The principle here is that the number of people infected (and thus the number of deaths which is a proportion of this) will keep on growing until something changes. That 'something' could be that there are no-more people left in the population who are susceptible to the virus or it could be that people's behaviour changes profoundly and thus infection rates drop off. The former would happen eventually but even at the peak of the infection, probably the number of people infected was measured in the hundreds of thousands out of a population of 60 million. Thus there was still plenty more people for the virus to infect. Thus, in this example, the infection rate carries on growing exponentially for a further week, and therefore the peak is later by a week and much higher. In this model, the total death toll is more than doubled. If there was no government intervention (and no effective treatment etc.) eventually the death rate will plateau as the number of susceptible people in the population falls (as those left have been exposed to the virus and not become ill) or because people's behaviour has dramatically changed anyway. This is what happened with bubonic plague - civil society broke down and thus people stopped mingling and eventually the plagues died out.

Conversely, intervening with shutdown earlier has profound positive effects:



If Lockdown had been introduced a week earlier then the peak would only have been ~650 deaths/day and ~250/day if it had been two weeks. What this adds up to is a 55% reduction or and 80% reduction in the total death-toll.

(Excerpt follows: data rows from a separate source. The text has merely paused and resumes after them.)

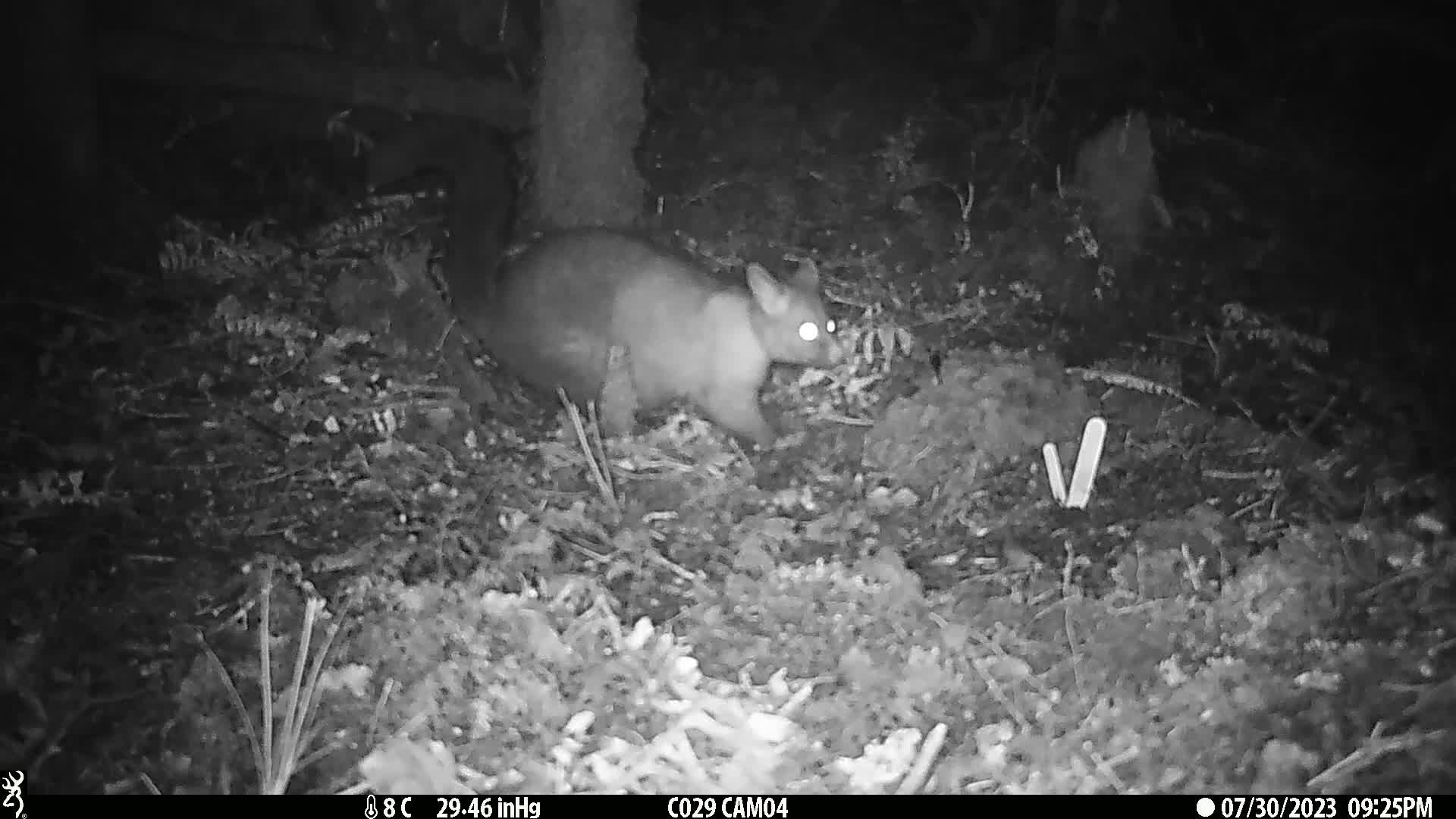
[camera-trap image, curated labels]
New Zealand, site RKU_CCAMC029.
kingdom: Animalia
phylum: Chordata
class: Mammalia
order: Diprotodontia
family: Phalangeridae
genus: Trichosurus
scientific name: Trichosurus vulpecula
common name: common brushtail possum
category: possum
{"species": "possum (common brushtail possum) (Trichosurus vulpecula)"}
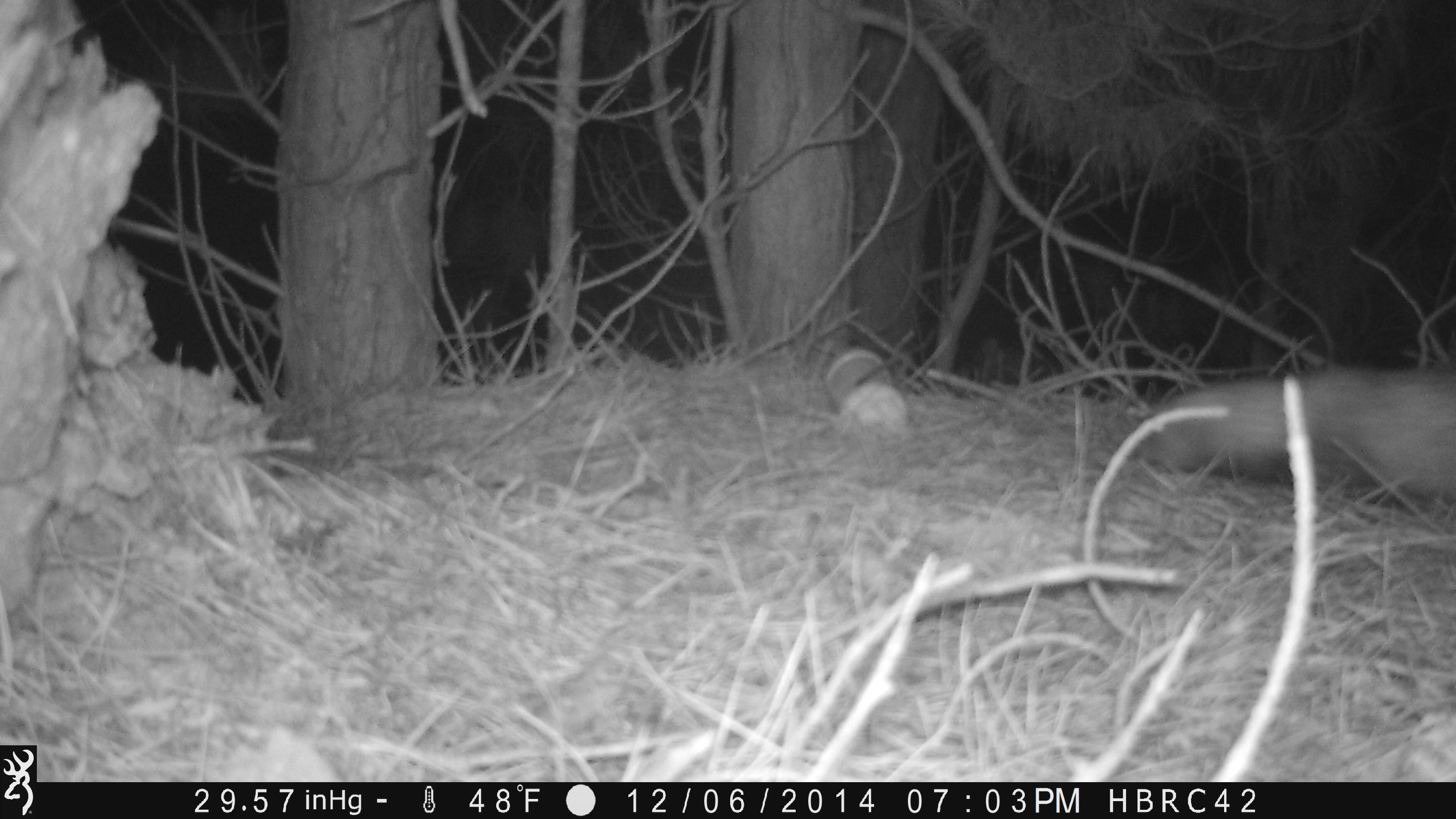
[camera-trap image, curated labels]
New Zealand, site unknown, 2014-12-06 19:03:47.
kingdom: Animalia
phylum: Chordata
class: Mammalia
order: Carnivora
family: Mustelidae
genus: Mustela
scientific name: Mustela furo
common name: ferret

Our final chart highlights that earlier lockdowns also mean shorted lockdowns. If we assume the easing of some restrictions on 10th May was appropriate - i.e.the circulating levels of the virus was low enough to make this safe then we can estimate when the same level would have been achieved with the potential earlier lockdowns.

The grey box indicates the real Lockdown that happened (23rd March to 10th May). The green boxes represent the Lockdown times that would have been needed to achieve the same low level of new cases. Note how these time periods are significantly shorter.

I just want to reiterate here that these charts are produced by a very quick-and-dirty method but I hope they show intuitively why when you have a death rate growing exponentially, small differences in timing of actions have very large effects. This is particularly obvious in the last chart. Having said that, the figures I have produced by this are in line with the estimates produced by sophisticated modeling by epidemiologists and mathematicians who are expert at this. Therefore I feel confident that these charts are a good approximation and demonstrate the concepts very well.

So the conclusion of this is that locking down a week earlier results in 55% less deaths and two weeks, 80%. These are estimates and if we calculated the confidence intervals they would be wide but let's take those estimates and apply them to the excess mortality data described earlier.

This is a recent publication in the British Medical Journal which examines excess death rates. Using a similar method the Financial Times puts the UK death-toll (based on excess mortality) at 65,700 (upto 11th September 2020). By combining these two sets of data we can postulate that introducing the lockdown a week earlier would have led to 36,000 fewer deaths and if we'd done it two weeks earlier, 52,000 fewer.

As I said, this is a crude methodology and those figures are not precise estimates. However it is still accurate to say that locking down, even 1 week earlier would have meant tens of thousands fewer deaths as well as a much smaller economic cost as the lockdown would also have been shorter.